─── READING PASSAGE
Note: similar effect has been found in basketball, with refs showing various biases including toward the home team and the losing team, both of which increase profitability. Read on for an analysis of college football asking the same question but with different metrics.
On the heels of my previous speculation about
path-dependency in BCS college football rankings, I was recently discussing the not-infrequently-heard assertion that some teams (and some entire conferences) seem to get overly generous preseason rankings in the BCS polls - most famously, Notre Dame. (And if you're a Notre Dame fan, please stop making my blog dirty with your eyes right now, thank you.) I freely admit to being an outsider so while I hope I can provide a new perspective, it also means this may have been done. Still, so far as I know no one has actually run the numbers. My prediction before I started crunching was that schools with historically strong "legacy" programs (even if they aren't so strong any more) would get overly gentle pre-season ratings (e.g. Notre Dame) and also that certain conferences would get an advantage, in particular the Big 12 and SEC. (Skip ahead to "
──────
─── RECORDED INFORMATION
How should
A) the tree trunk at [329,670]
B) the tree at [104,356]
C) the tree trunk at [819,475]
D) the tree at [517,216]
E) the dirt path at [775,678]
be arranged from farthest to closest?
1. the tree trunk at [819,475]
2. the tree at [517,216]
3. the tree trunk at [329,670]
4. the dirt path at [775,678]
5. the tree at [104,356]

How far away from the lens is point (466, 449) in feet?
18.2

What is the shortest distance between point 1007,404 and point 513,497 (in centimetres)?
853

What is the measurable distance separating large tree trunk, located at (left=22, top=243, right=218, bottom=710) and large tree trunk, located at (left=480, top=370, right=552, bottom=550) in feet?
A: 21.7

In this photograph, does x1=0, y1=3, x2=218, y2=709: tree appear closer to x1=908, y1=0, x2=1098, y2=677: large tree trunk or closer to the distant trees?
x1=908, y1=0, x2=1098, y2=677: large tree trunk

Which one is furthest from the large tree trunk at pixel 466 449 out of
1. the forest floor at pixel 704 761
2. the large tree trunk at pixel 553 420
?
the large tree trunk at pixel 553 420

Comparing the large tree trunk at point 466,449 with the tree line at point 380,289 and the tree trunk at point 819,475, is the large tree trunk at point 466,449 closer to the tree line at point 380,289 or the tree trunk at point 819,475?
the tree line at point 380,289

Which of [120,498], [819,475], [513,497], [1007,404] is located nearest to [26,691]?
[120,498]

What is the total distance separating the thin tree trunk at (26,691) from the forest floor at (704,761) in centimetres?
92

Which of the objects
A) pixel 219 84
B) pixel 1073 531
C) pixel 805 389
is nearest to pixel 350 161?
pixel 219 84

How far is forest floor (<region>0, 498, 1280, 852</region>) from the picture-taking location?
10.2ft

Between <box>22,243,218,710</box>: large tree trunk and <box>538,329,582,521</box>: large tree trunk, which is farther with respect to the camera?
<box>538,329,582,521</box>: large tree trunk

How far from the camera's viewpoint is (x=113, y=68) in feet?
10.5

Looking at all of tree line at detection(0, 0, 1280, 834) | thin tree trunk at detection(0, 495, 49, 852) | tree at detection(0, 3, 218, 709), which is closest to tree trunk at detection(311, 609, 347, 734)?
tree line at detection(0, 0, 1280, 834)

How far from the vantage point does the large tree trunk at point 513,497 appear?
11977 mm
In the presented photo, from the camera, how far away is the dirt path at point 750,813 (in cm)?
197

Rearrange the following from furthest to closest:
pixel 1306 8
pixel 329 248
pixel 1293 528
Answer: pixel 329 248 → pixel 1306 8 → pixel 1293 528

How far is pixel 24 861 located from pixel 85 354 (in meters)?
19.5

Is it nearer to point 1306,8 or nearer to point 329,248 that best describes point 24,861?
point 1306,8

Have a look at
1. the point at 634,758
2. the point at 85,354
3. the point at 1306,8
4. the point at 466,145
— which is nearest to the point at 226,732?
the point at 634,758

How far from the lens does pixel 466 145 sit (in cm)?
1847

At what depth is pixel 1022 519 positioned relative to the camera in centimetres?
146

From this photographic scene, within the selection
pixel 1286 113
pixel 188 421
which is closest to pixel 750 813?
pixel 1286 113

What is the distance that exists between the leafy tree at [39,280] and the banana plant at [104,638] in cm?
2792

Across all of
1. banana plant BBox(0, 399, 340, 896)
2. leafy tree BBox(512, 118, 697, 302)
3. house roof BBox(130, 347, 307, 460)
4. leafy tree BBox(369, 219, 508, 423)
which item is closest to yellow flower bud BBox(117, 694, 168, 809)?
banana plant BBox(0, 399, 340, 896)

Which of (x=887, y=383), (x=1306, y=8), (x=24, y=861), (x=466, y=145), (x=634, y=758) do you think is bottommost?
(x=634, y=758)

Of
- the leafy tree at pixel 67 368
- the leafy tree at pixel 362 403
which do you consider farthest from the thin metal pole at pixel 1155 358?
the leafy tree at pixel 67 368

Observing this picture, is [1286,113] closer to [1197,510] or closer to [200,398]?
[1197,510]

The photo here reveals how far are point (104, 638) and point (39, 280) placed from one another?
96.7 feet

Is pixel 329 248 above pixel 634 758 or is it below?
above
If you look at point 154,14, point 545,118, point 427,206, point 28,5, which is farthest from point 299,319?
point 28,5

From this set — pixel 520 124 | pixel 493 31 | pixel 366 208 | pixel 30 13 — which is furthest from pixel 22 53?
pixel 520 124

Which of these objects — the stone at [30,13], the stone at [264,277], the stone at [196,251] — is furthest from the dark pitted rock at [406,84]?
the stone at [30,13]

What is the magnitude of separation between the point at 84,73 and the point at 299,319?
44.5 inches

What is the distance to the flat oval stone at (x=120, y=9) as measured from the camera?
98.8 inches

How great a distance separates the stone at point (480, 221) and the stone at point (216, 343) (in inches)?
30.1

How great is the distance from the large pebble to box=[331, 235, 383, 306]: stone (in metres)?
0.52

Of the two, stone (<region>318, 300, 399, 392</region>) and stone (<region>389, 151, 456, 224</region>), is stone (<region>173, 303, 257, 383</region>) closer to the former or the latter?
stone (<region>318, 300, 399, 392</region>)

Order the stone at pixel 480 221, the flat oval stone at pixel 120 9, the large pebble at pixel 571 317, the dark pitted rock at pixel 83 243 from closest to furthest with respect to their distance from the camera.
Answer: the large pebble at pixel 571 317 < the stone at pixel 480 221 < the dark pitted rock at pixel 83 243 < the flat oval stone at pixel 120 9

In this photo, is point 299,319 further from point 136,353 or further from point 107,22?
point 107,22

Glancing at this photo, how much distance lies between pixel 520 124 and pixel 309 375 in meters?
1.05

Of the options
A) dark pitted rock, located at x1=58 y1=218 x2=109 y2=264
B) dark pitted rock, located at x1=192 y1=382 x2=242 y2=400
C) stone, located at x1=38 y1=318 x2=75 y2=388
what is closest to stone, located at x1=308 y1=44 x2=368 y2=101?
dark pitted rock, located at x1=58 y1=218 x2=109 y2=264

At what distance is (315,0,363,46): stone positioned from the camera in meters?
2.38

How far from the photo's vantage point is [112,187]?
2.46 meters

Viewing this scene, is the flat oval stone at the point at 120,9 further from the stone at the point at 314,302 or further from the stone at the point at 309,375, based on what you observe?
──────
■ **EXERCISE INSTRUCTIONS**:
1: Answer these questions from the passage on college football rankings:
(a) Toward which two kinds of teams have basketball referees shown bias?
(b) Which program is named as the most famous case of generous preseason rankings?
(c) Which two conferences did the writer predict would get an advantage?
2: Reproduce the stretch of the passage on college football rankings from "Note: similar effect" through "with different metrics.".
The lines have no connection to the text.

■ **SOLVED PROBLEMS**:
1:
(a) The home team and the losing team.
(b) Notre Dame.
(c) The Big 12 and the SEC.

2:
Note: similar effect has been found in basketball, with refs showing various biases including toward the home team and the losing team, both of which increase profitability. Read on for an analysis of college football asking the same question but with different metrics.